Surprisingly perhaps for many, the average holding period for high conviction positions is a staggering 4 years! Perhaps the most remarkable outcome from Exhibit 2 is the contrast between reality and conventional belief around how hedge funds invest. Fed by the financial media, investor perception is that hedge funds are charlatans getting rich off of high fees, playing a game that the average investor could not hope to understand let alone profit from. Hedge funds are hot money, fast money, smarter than you money when the market is up, and the money we love to hate when the market is down. The reality of course is the opposite, hedge funds don’t play by a different set of investing rules; they buy and hold, they are patient, and yes, on average they are indeed more skilled than most investors, but that’s because they are more experienced and better equipped, not be because the laws of investing physics are somehow different for them.

Too much of a good thing.

Using 13Fs to follow experienced investors can be deceptively easy. Many investors fall in love with a manager’s stellar returns, with the manager’s brand or their cult of personality. A novice 13F follower figures they can “roll their own” and be wildly successful. Again reality does not match perception. Like any investment approach, success using 13Fs takes doing your homework, it takes discipline and it takes patience.

For example, many 13F followers, including some of our competitors, believe low turnover is a key determinant for success when selecting which managers to follow. The idea is that low turnover managers hold their positions for very long periods of time and therefore following their disclosed holdings makes the most sense, especially when they also have a great historical performance record.

Exhibit 3 correlates manager holding period with the efficacy of cloning their holdings.

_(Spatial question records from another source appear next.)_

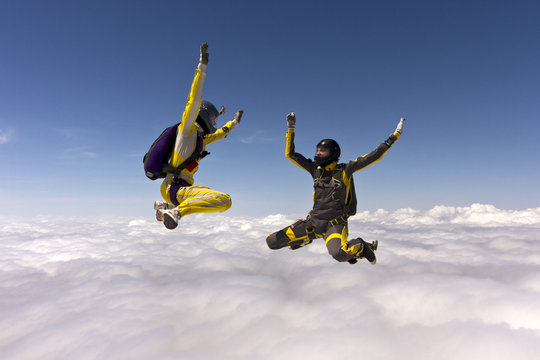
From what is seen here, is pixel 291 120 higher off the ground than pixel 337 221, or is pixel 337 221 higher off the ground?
pixel 291 120

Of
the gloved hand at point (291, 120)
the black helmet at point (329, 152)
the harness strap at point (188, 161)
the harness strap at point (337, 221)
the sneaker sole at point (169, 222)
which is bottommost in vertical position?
the harness strap at point (337, 221)

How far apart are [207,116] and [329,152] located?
220 cm

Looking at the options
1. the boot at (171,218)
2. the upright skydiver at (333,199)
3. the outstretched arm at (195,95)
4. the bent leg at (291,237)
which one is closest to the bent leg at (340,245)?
the upright skydiver at (333,199)

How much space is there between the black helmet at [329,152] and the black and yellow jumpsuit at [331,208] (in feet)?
0.53

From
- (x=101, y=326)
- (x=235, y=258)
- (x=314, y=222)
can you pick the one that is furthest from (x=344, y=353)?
(x=235, y=258)

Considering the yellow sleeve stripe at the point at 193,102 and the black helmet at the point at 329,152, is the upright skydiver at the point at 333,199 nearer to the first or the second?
the black helmet at the point at 329,152

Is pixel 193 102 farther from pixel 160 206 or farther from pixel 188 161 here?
pixel 160 206

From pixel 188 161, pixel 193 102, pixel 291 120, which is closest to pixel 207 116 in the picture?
pixel 193 102

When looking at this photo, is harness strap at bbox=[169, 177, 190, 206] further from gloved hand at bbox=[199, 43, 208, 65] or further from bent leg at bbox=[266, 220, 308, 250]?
bent leg at bbox=[266, 220, 308, 250]

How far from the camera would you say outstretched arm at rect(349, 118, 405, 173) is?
4305 mm

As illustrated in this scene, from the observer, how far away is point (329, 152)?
14.4 feet

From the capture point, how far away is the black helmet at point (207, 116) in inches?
138

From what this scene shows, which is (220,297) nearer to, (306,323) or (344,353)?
(306,323)

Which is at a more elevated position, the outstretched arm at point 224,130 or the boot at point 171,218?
the outstretched arm at point 224,130
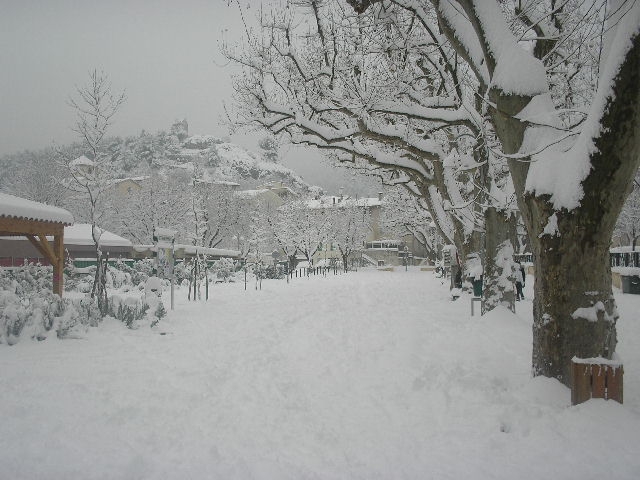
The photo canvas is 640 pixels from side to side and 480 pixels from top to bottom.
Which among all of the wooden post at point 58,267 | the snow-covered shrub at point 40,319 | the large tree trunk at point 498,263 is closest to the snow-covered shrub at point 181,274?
the wooden post at point 58,267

For the purpose of this analysis we define cloning efficacy by summing the monthly excess returns (2010-2015) of a composite made up of several “follow simulations” or “clones” (e.g. follow top 5 holdings, follow top 10 holdings, etc.) over a US market factor. All simulations account for the delay inherent in 13F disclosures and include the effects of “dead” or delisted securities, thereby avoiding survivorship bias.

Ex3 Fast Money

The scatter plot above couldn’t more clear. There is absolutely zero correlation between a manager’s holding period and the desirability of cloning their positions. Longer holding periods are necessary to make a manager’s disclosures usable but not sufficient to determine which manager to follow.  Like many of the best investment disciplines, utilizing Form 13F successfully is simple but not easy.